The SC adopted CA decision in toto. CFI was in error when it declared that the petition for
probate of the will of Victorino Guevara was barred by prescription. Statute of limitations has
no application to probate of wills. Probate proceedings are not exclusively established in the
interest of the surviving heirs, but primarily for the protection of the testators expressed wishes,
that are entitled to respect as an effect of his ownership and right of disposition. If the probate of
validly executed wills is required by public policy, the state could not have intended the statute
of limitations to defeat that policy.
It is true, as ruled by the trial court, that the rights of parties should not be left hanging in
uncertainty for periods of time far in excess of the maximum period of ten years allowed by law;
but the obvious remedy is for the other interested persons to petition for the production
of the will and for its probate, or to inflict upon the guilty party the penalties prescribed
by Rule 76 or declare the unworthiness of the heir under the Civil Code for concealing or
suppressing the testament; but NOT to dismiss the petition for probate, however belatedly
submitted, and thereby refuse sanction to testamentary dispositions executed with all the
formalities prescribed by law, incidentally prejudicing also those testamentary heirs.

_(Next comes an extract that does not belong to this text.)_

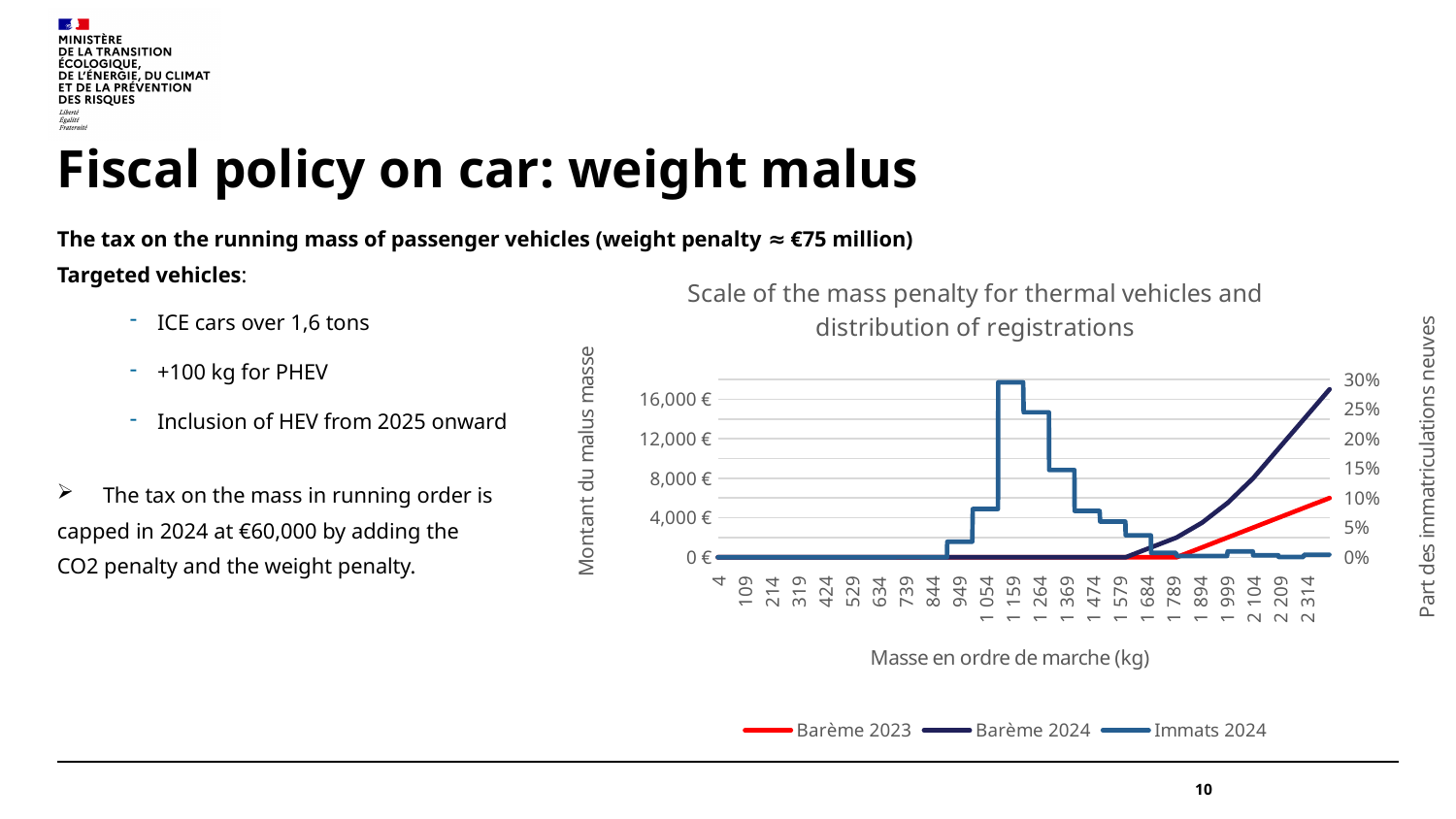
Is the Barème 2024 value at 2 314 kg greater or less than 12,000 €? greater Is the peak share of Immats 2024 greater or less than 25%? greater At 2 314 kg, which series is higher: Barème 2024 or Barème 2023? Barème 2024 What kind of chart is shown on the slide? Line chart Which series is drawn in red in the chart? Barème 2023 Does the Barème 2024 series rise or fall as mass increases beyond 1 579 kg? Rise How many series does the chart legend list? 3 What is the label of the chart's x axis? Masse en ordre de marche (kg) How many tick labels are shown on the x axis of the chart? 23 Is the Barème 2023 value at 2 314 kg greater or less than 8,000 €? less What is the title of the chart? Scale of the mass penalty for thermal vehicles and distribution of registrations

The law expressly provides that no will shall pass either real or personal estate unless it
is proved and allowed in the proper court; second, because the probate of a will, which is
a proceeding in rem, cannot be dispensed with and substituted by any other proceeding,
judicial or extrajudicial, without offending against public policy designed to effectuate the
testators right to dispose of his property by will in accordance with law and to protect the rights
of the heirs and legatees under the will thru the means provided by law, among which are the
publication and the personal notices to each and all of said heirs and legatees.